Growing Up Schizoid - Why I Started This Blog

Ok, this was really only a test. I saw a recruitment ad at Google which referenced this e-blogging site, so I thought I'd check it out. The inception of my blogging was career oriented, therefore, not necessarily a result of having anything interesting or otherwise worthy to put in print, but to investigate what a blogging site offers.

In that vein, I had to come up with something quick. "Growing Up Schizoid in America" was a tongue-in-cheek title I thought about years ago as a first year Psychology/Philosophy major. It's probably worth noting that during those college years all my free time and electives were spent reading physics or taking drafting engineering classes, noteworthy in the sense each requires a different perceptual filter when viewing the world. One consists of a concrete, empirical representation of the world, the other abstract and theoretical.

Now, back to the title of this blog. Perhaps a bit of an explanation is in order. I mean Schizoid resulting from growing up in an arena that Xenophobe's Guide to the Americas attempts, rather succinctly, to portray. Schizoid meaning aloof, not crazy. It could be summed up in an old, but common phrase, "familiarity breeds contempt", which probably was coined by a Schizoid or nihilist. Or a quick look at the Biblical Book of Ecclesiastes gives an idea of what I'm talking about. (That's what makes the Bible so great.... if read in light of modern day psychology, it contains all the precepts, rather prophetic, don't you think?).

OK. I had to make that distinction in definition of the term Schizoid because adjectives, particularly mental health ones, tend to be viewed by some in the most negative light.

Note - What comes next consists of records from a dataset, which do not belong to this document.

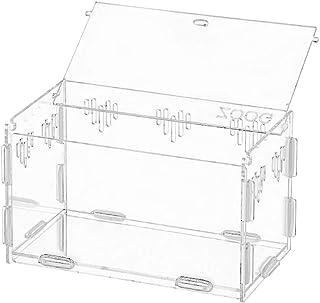 Acrylic Terrarium,Transparent Pet Reptile Box Aquarium Breeding Tank Ventilated Feeding Container Animal Habitat Cage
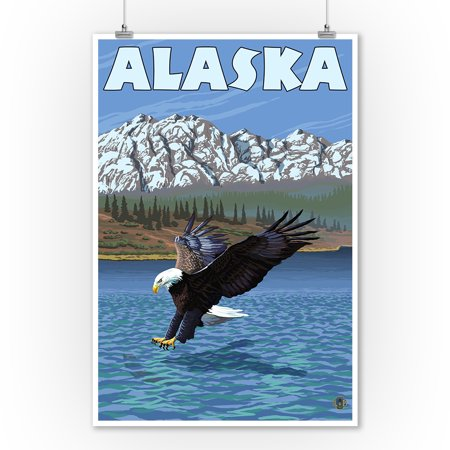 Alaska - Bald Eagle - Lantern Press Artwork (9x12 Art Print, Wall Decor Travel Poster)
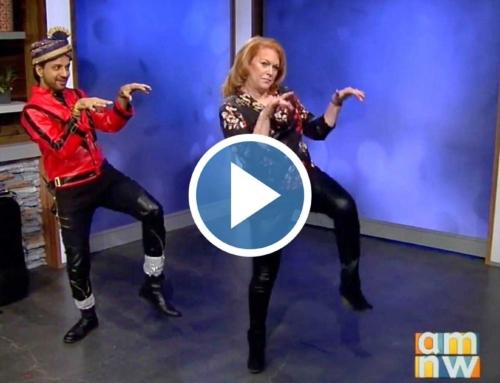 Bollywood Thriller Dance on KATU TV with DJ Prashant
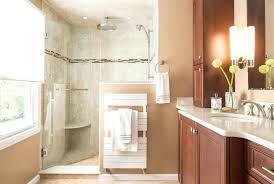 bathroom design dallas – easywashub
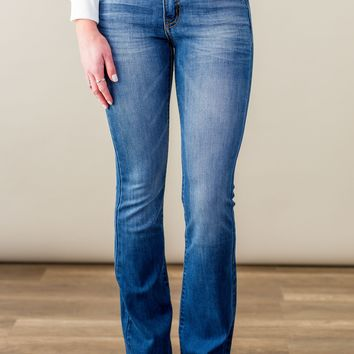 Kan Can-Simple At It's Best Slim Boot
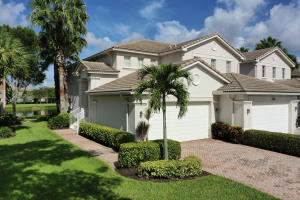 2113  Wingate Bend  For Sale 10656259, FL
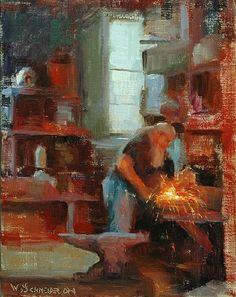 William Schneider ~ Figurative painter   Tutt'Art@   Pittura * Scultura * Poesia * Musica  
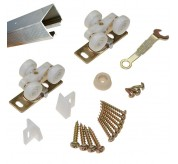 Pocket Door Track and Hardware (100-0072)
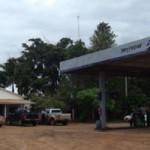 Trotz Notstand in San Pedro bewegen sich Räuber ungestört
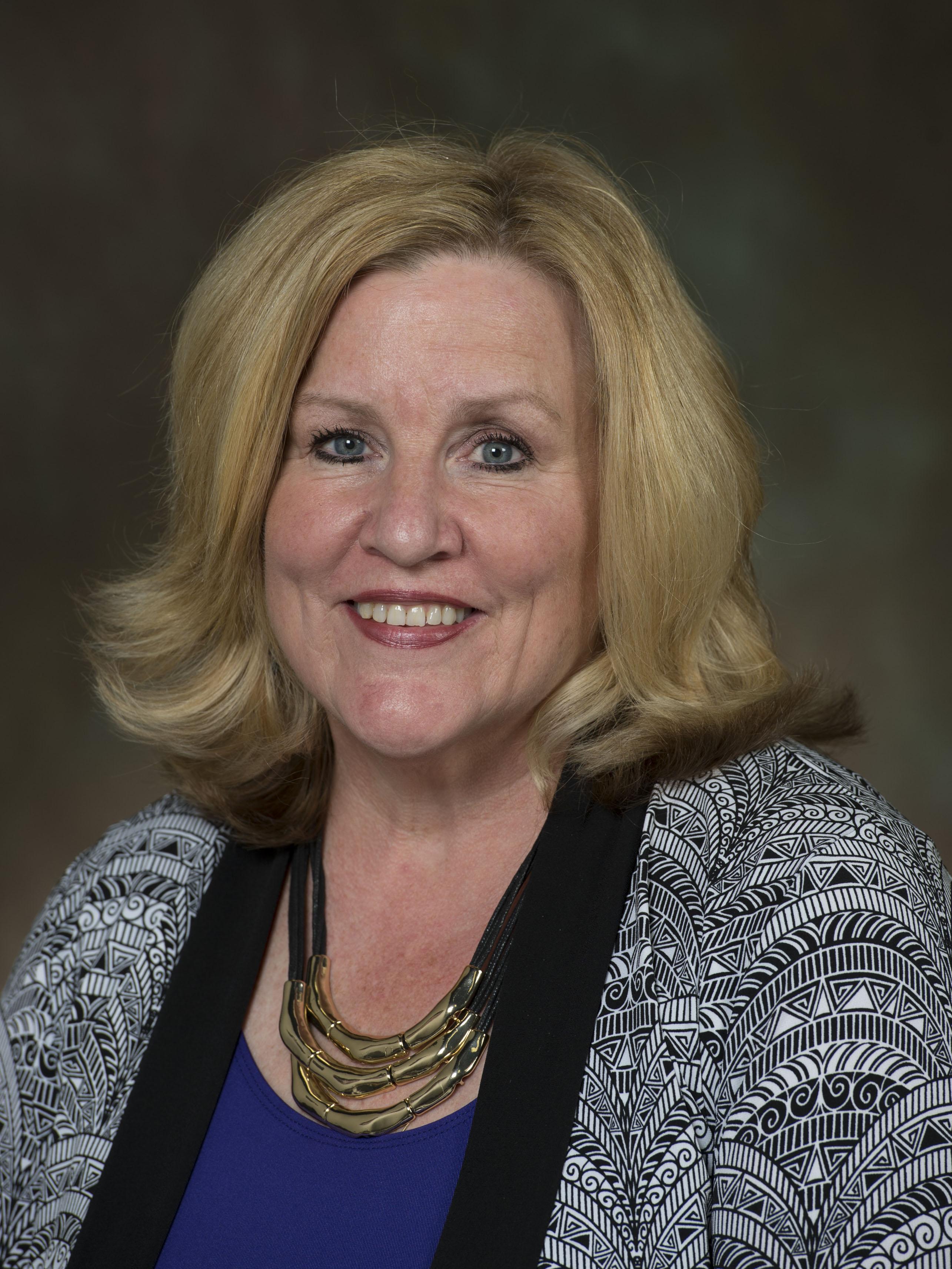 Visit Profile of Rebecca Wagner, Ed.D, RN, CNE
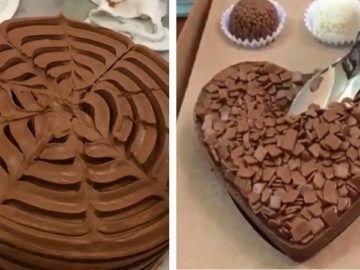 ideas-practicas-y-faciles-para-decorar-tortas-1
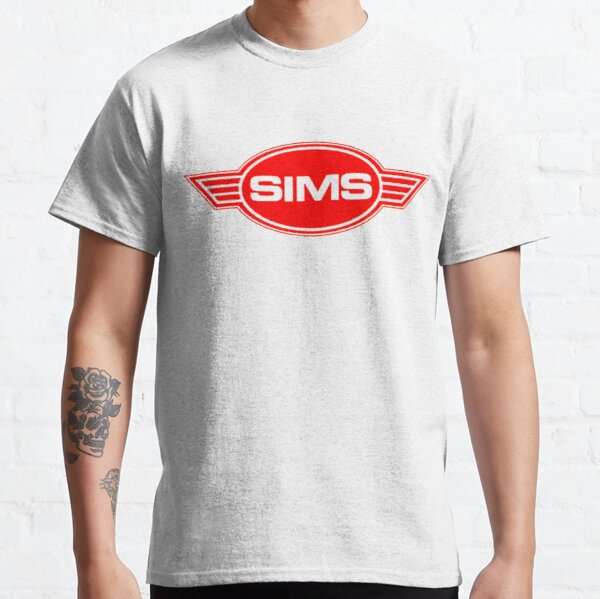 Sims skateboards Classic T-Shirt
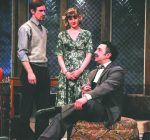 'The Mousetrap' will keep you guessing at Metropolis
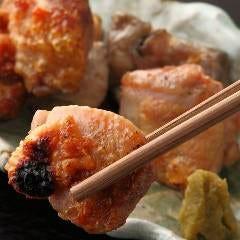地鶏の網焼き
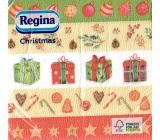 Regina Vianočné papierové obrúsky Pruhované-darčeky, banky, hviezdičky 1 vrstvové 33 x 33 cm 20 kusov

From that perspective, you hopefully have a better understanding of this blogs title and direction. Didn't I address direction? Well, its bringing to light those incongruities in life that would leave one feeling a bit, well, Schizoid. This covers social, political, and economic incongruities which leave the thinking person sometimes apoplectic, the emotional person sometimes confused, and the spiritual person seeing signs of the last days.

I'm older now, so I can afford to be more honest than when I was younger, can afford to make fewer compromises in life, can afford self-scrutiny without fear of falling apart, much more so than when younger. The irony of life.... that as the body ages and decays and we work at being limber, the mind fortifies and becomes stronger, less dogmatic, more flexible. It's an inverse relationship for some of us.

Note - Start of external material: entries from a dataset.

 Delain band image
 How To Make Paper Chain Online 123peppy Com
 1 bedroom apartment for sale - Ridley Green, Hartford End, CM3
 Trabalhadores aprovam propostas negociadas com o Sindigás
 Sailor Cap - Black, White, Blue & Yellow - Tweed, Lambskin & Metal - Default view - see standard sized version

And although my theology is Christian, I am all too well aware of the current trend of labeling oneself born again (a phenomena that has gained popularity in recent decades). What comes to mind is the Biblical phrase "...many worship me with their mouths, but their hearts are far from me"(Isaiah 29:13) and I feel it better to let the reader make that declaration of me, if so inclined or observed, but that it should not be uttered from my own lips as self-proclaimed enlightenment.

The best declaration I can make is that the darkness made it's presence known, made it's bid that I find sanctuary in it's abode, occasionally seduced me towards it's promised rewards, yet saved was I from trodding too far down it's path. It is truly to the Grace of God that I give thanks, for as I paused before the next step, the dreams would come and show a different way, dreams not of my own desires or making, but dreams visited upon me during that momentary respite from all our efforts, where we relinquish all control. It has been in the serenity of sleep that the battleground is sometimes established, where Grace triumphantly resounds her call and claims her own. It is that Grace that informs the Daylight where I resume the pilot's seat, navigating and charting a course informed by Twilight Dreams.

I like to think of those dreams in the same terms as perhaps Carl Jung would... and as the epitaph on Jung's tombstone reads "Bidden or unbidden, God is Present".